Since this mineral is one of the most important elements of a human body, it is needless to say that its benefits are quite plentiful. The most important benefits that it will provide you with are:

  • The formation of hemoglobin – Iron is primarily involved in this process and can be defined as the key ingredient in the formation of the hemoglobin in your body. Its most important asset is that it will transport the oxygen throughout all your body and this is an essential issue because people can lose blood from all sorts of causes and it is essential that a minimum amount will hold.
  • Improves your muscle’s efficiency – Iron works by bringing more oxygen into your muscle mass and this will result in increase physical capacities.
  • Enhances your brain functionality – this feature works in two ways.
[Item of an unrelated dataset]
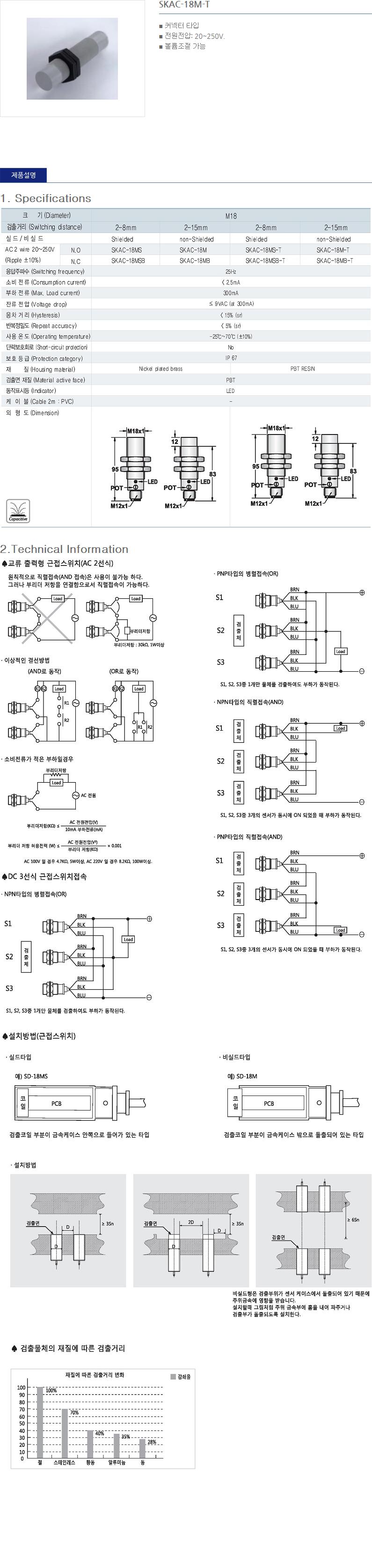 (주)산일전기 AC 정전용량형 근접센서  24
On the one hand Iron will provide you with adequate brain development and will stimulate the oxygenated blood flow. This will result in increase cognitive capacities and prevent some severe diseases such as dementia and Alzheimer’s.
  • Regulates the body’s temperature – Iron also regulates your body temperature and this means that enzymatic and metabolic functions can occur in their optimal environments.
  • Restless leg Syndrome – since this affection is caused by Iron deficiency, this mineral is also the one responsible for impairing the sickness’s development once you will increase the Iron’s level in your organism.
  • Cures insomnia – since this is an affection that is mainly caused by poor blood cells level, Iron is the one mineral that can rectify that.
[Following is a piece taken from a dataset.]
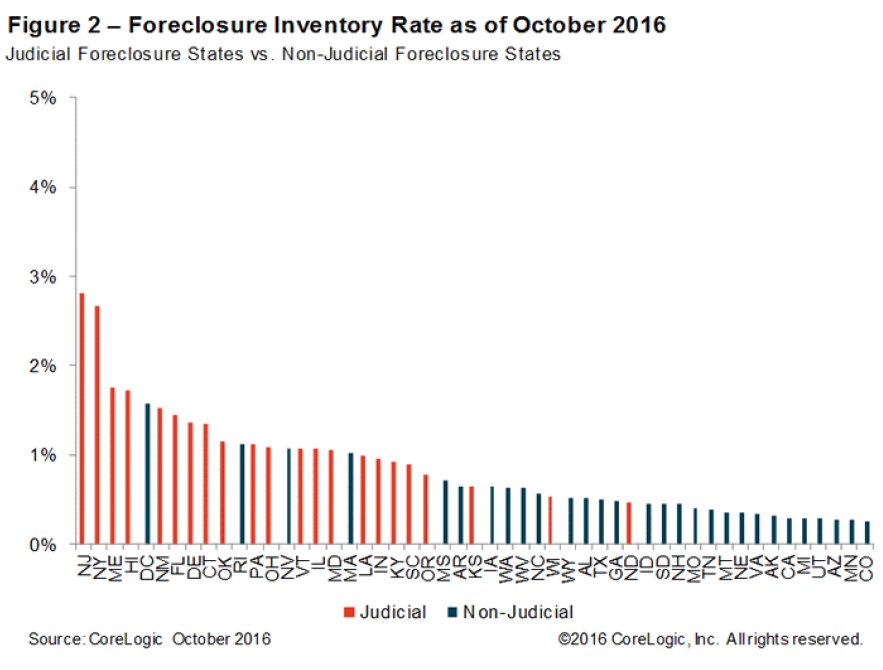 WPJ News | US Foreclosure Inventory Rate as of October 2016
There are plenty of other benefits and more of them are strongly related to some aggravated diseases that can be successfully tackled by taking Iron supplementation.

Side Effects of Iron

It is a bit difficult for healthy adults to experience toxic Iron intakes, but cases are bound to happen. Among the most common symptoms related to Iron overload are: nausea, abdominal pain, constipation, vomiting, faintness, gastric problems and so on. If we look at the more severe cases, the subjects can experience: organ failures, coma, convulsions and even death when the body succumbs. This is a greater danger when concerning children as patients, because they are more vulnerable to toxicity than adults are.

Other Application of Iron

One of the most important applications for Iron is the clinical environment where Iron is being used as a mineral supplement for those in need of blood. Also it is used as a supplementary mineral for some diets lacking it or for those who manifest poor Iron assimilation.